> [ARTICLE]:
==================================================

Like many generations of one family, stereotypes about deviant Jewish gender have taken different forms and meanings from the 14th century to today, and from Europe to the Americas. But across all these times and places, the notion that Jewish men are emasculated, Jewish women are “too masculinized,” and both are sexually perverse has bolstered the belief that Jewishness is a bodily difference, not only a religious faith. For instance, accusations of abnormal Jewish gender and sexuality were central to 19th and early-20th-century ideologies that cast Jews as a separate race of “Orientals,” “Semites,” “Hebrews,” or “Asiatics.” Although American society largely reimagined Ashkenazi Jews from a separate race to a variety of “white ethnics” in the 1950s, long-rooted ideas about Jewish gender deviance still contribute to the ongoing ambivalence about Jewish racial status. Partly because of these gender and sexual stigmas, the sense lingers that even a Jew whose driver’s license says “white” and who often benefits from white privilege may still not fully “be white,” or at least not so white as other (gentile) white people. 

Today’s Jewish media stereotypes like the aggressive “Jewish American Princess,” overbearing “Jewish mother,” and emasculated “nice Jewish boy” are all variations on this long lineage of anti-Semitic racial-gendered-sexual imagery. This history doesn’t mean that all of today’s TV strong Jewish women and nebbishy men are automatically anti-Semitic images, though some are. Jewish performers—and especially Jewish women comedians—have often harnessed these old gender stigmas to laugh back in the face of anti-Semitism, racism, sexism, and homophobia. The point is rather that today’s American Jews inherit a bundle of gendered and sexual stereotypes without understanding why. Learning the history behind these stigmas can help us all better make sense of the Jewish gender stereotypes that confront us in our homes and on our screens.

It may sound abstract to say that beliefs about Jewish gender, sexuality, and racial status overlap, or that today’s Jewish media stereotypes descend from an eight-hundred-year history. To make these ideas more concrete, an especially clear and hilarious example is the award-winning Comedy Central series Broad City (2014-2019). Broad City stars its co-creators Abbi Jacobson and Ilana Glazer as exaggerated versions of their millennial Jewish selves, enjoying wild romps around New York City. Racial stereotypes about Jewish gender deviance form a vital but little-noticed engine that drives Broad City’s success. From the opening moments of Broad City’s pilot, its protagonists call themselves “Jewesses,” an outdated racial term for Jewish women. While the word “Jewess” might strike many American Jews today as oddly archaic, few now remember its specific gendered and sexual meanings, which play a prominent role in Broad City’s humor. The term “Jewess” and its role on Broad City thus exemplify how American Jews inherit a racial history we don’t recall, and how learning this history can help us to understand ourselves and our media representation.

==================================================

> [PROVIDED MATERIAL]:
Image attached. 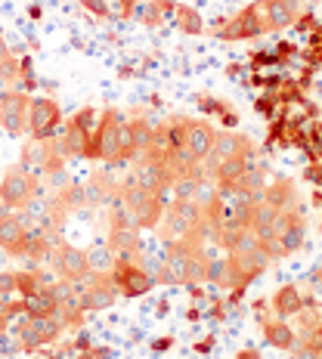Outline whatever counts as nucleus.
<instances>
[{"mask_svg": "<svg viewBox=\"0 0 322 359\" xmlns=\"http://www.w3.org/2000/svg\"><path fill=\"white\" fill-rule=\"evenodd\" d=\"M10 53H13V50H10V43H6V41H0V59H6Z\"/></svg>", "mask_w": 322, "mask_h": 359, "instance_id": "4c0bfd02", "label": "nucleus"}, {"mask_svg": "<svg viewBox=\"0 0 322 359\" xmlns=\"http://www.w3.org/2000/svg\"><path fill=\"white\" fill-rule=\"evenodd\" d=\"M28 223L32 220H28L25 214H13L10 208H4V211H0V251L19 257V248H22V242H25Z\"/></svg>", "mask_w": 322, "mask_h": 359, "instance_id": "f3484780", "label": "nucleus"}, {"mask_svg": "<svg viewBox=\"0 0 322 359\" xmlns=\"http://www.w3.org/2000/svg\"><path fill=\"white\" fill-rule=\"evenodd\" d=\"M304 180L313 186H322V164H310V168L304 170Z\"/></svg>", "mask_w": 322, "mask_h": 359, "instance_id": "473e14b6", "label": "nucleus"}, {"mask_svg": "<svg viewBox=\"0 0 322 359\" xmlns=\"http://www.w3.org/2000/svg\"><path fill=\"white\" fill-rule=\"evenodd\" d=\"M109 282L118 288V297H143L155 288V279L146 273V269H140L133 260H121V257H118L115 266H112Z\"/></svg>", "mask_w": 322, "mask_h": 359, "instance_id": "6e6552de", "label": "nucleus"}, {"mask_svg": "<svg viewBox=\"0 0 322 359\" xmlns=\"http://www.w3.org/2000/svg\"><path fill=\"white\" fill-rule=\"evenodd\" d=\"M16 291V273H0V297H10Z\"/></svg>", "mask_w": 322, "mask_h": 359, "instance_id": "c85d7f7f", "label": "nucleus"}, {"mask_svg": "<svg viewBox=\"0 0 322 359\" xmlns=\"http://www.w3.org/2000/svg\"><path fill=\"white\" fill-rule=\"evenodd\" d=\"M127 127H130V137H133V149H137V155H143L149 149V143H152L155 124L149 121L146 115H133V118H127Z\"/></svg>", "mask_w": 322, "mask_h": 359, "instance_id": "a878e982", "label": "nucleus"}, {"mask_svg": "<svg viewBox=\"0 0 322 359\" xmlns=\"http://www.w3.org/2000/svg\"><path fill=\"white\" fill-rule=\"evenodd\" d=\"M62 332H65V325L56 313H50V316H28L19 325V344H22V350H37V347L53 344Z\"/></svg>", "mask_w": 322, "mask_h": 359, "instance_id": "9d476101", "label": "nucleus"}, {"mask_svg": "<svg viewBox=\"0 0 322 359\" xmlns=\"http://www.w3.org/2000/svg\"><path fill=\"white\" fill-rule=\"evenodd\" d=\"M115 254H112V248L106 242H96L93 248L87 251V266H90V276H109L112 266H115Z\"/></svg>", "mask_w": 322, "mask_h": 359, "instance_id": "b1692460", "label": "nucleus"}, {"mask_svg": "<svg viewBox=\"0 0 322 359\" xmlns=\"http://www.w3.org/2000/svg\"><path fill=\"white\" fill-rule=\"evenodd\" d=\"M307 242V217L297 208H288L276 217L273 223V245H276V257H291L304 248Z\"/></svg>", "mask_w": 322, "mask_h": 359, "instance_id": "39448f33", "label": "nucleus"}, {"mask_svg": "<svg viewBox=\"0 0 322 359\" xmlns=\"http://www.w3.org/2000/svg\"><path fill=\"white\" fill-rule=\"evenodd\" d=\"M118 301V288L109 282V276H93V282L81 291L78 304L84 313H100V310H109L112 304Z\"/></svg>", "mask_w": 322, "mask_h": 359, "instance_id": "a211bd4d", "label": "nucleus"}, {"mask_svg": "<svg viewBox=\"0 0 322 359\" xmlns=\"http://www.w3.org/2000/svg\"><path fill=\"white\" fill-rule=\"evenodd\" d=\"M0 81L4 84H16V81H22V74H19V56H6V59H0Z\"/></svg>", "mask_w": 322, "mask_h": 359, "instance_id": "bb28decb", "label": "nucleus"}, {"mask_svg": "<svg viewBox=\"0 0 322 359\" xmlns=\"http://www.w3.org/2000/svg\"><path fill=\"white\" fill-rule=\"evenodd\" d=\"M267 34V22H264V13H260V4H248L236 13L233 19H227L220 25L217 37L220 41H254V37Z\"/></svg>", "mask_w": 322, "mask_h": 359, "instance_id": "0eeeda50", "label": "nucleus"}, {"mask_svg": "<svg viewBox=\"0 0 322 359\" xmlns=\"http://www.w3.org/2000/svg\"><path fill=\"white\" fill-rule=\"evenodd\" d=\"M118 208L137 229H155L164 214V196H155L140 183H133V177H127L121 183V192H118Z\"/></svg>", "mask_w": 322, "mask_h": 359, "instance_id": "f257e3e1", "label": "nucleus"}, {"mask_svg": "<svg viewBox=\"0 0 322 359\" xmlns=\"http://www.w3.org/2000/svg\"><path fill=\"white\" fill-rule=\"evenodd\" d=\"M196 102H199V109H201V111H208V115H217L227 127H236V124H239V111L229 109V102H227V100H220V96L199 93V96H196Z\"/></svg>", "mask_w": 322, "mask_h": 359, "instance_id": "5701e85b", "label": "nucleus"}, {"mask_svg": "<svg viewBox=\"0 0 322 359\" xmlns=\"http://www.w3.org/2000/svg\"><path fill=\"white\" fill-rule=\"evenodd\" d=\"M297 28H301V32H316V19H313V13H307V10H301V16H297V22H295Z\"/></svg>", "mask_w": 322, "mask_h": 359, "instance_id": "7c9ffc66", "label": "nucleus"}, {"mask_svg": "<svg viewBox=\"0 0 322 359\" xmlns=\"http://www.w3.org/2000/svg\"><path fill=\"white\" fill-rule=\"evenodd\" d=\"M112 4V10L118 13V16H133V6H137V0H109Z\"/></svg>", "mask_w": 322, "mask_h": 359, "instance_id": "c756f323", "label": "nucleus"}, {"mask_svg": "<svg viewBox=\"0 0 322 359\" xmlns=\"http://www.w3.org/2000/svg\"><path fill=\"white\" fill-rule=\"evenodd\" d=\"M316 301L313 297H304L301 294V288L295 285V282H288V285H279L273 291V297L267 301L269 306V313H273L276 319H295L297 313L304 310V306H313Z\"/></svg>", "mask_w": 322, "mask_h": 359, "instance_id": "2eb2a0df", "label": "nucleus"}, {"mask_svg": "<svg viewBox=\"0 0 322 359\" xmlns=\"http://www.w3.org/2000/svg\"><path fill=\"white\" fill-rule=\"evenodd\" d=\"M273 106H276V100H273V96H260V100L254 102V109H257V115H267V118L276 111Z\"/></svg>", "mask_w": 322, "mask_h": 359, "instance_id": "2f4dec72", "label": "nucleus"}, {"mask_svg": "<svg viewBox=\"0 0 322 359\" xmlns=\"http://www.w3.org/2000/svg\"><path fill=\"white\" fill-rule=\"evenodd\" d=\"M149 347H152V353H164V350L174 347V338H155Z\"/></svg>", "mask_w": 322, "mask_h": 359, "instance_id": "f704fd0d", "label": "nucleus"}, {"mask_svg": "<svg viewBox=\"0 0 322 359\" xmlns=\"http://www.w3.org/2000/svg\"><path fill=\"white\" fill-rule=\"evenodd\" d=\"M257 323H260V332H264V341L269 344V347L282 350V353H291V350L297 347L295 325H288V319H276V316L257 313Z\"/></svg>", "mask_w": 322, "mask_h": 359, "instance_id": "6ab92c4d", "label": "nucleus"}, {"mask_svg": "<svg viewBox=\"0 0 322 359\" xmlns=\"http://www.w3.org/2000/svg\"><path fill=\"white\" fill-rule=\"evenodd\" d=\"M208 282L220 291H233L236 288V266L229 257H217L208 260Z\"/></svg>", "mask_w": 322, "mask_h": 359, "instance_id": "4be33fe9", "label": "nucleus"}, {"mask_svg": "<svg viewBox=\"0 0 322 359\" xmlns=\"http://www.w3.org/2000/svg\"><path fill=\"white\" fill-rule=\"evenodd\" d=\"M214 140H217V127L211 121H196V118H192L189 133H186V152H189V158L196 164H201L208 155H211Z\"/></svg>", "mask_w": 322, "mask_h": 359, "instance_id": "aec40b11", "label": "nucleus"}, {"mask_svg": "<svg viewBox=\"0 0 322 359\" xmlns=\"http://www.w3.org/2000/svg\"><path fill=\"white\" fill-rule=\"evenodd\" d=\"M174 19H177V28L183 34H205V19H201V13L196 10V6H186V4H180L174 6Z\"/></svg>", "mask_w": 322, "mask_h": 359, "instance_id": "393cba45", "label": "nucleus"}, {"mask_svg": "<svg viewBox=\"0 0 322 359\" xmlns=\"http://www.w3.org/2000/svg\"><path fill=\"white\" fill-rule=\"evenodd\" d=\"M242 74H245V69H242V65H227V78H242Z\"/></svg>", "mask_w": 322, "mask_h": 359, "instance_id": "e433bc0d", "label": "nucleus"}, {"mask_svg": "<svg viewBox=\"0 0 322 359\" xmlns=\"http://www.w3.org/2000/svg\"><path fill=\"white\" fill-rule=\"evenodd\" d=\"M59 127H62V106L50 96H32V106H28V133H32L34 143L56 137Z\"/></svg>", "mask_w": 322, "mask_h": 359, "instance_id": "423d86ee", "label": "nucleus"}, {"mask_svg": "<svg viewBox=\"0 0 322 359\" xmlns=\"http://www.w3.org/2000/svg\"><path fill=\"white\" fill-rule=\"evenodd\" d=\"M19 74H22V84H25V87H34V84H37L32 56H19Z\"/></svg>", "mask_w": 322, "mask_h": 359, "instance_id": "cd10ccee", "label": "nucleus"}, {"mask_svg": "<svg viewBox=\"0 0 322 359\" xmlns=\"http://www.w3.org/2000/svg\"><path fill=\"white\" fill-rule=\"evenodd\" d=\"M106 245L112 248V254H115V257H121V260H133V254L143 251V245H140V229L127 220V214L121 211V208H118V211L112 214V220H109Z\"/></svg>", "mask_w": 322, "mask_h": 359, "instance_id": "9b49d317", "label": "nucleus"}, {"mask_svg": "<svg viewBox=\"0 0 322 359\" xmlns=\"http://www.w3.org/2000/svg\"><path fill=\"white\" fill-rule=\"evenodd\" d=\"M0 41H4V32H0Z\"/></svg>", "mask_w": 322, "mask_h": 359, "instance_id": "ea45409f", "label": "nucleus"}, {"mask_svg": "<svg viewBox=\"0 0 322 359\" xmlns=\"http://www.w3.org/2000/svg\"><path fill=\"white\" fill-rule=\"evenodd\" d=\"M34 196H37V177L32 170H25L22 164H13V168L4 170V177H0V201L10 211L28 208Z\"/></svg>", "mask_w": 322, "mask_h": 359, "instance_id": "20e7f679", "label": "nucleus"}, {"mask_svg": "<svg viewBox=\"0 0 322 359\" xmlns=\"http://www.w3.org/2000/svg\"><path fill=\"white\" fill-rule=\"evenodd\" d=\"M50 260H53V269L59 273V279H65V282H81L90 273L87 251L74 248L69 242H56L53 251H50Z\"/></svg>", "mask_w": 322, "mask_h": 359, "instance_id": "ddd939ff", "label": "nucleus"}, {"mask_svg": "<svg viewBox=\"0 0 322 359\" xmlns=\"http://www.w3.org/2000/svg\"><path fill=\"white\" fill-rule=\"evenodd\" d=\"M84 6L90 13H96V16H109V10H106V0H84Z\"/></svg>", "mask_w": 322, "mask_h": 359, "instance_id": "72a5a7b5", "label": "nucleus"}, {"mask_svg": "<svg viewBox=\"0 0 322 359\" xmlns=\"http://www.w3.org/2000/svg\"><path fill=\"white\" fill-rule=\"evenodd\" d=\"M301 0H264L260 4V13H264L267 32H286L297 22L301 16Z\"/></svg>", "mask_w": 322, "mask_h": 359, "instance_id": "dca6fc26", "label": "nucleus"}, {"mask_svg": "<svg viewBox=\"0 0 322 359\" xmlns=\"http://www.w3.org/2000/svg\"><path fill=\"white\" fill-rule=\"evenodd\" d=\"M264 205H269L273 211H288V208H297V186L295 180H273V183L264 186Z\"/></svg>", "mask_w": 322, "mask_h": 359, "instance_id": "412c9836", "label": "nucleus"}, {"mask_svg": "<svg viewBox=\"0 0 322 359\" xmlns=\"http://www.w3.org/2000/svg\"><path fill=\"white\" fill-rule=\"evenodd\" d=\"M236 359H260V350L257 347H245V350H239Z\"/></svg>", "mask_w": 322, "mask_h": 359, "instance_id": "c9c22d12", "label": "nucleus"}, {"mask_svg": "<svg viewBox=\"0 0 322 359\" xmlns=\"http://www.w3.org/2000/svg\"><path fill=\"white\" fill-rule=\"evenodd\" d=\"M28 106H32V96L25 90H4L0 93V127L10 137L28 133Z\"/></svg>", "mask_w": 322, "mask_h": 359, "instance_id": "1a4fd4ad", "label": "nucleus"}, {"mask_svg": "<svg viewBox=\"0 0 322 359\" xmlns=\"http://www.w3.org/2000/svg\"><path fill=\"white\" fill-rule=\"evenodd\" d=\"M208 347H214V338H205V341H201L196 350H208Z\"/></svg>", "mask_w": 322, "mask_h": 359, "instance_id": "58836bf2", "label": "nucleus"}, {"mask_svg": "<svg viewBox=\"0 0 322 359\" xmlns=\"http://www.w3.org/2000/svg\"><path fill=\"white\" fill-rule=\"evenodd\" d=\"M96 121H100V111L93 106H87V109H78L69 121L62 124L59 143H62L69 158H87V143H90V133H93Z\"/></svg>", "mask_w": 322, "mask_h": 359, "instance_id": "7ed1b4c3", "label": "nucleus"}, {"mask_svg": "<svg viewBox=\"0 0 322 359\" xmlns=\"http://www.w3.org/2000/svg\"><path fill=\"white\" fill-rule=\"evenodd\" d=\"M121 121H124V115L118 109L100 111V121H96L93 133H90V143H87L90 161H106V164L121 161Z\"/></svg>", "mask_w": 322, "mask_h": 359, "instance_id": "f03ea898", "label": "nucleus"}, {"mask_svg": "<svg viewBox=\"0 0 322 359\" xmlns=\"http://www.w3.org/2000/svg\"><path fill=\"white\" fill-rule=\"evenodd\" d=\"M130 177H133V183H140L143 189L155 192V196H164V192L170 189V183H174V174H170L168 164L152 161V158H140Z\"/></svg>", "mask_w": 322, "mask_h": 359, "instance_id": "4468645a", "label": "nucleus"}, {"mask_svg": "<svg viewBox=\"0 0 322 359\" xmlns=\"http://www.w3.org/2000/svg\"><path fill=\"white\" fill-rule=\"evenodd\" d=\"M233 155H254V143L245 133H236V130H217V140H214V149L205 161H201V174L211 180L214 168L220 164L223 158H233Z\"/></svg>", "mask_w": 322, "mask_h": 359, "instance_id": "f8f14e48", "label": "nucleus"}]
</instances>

==================================================

> [JOBS]:
**1)** List the separate-race labels that, according to the essay on Jewish gender stereotypes, 19th and early-20th-century ideologies applied to Jews.
**2)** Extend the essay on Jewish gender stereotypes, picking up after its final sentence.

> [PER-TASK OUTPUTS]:
**1)** "Orientals," "Semites," "Hebrews," "Asiatics"

**2)**
By calling themselves “Jewesses,” Broad City’s leading ladies resonate with a once-popular stereotype called “the beautiful Jewess.” The roots of this hypersexual character stretch back to a Spanish folktale from 1292, about a Jewish woman who sexually enthralls a Christian king. By the eighteenth to twentieth centuries, this Jewish female figure evolved into a stock character across British, European, and American literature, art, and media, known variously as the belle juive (French), judía fermosa (Spanish), bella ebrea (Italian), shöne Jüdin (German), and prekrasnaia evreika (Russian). Using her dark Eastern features to titillate white Christian men, the beautiful Jewess combined hypersexuality with exotic racial ambiguity. Beautiful Jewesses often appeared as tragic victims awaiting salvation by white gentile heroes, as in plays like The Merchant of Venice (1596), novels like Ivanhoe (1820), operas like La Juive (1834), and films like Romance of a Jewess (1908). Yet, Jewesses could also be threatening femmes fatales luring Christian men to ruin, just like the biblical Jewess, Judith, who seduces the Assyrian general Holofernes only to behead him. Similar to stigmas on today’s drag queens, the beautiful Jewess stood accused of possessing an exaggerated femininity that was just a deceitful veneer, concealing her true “masculine” sexual aggression. As American society began to envision Ashkenazi Jews as white in the mid-20th-century, though, this racially exotic image of the Jewess was increasingly replaced by tropes of the domineering “Jewish American Princess” or “Jewish mother,” stereotypes that are compatible with viewing Jews as white, but that still imply something physically off about Jews.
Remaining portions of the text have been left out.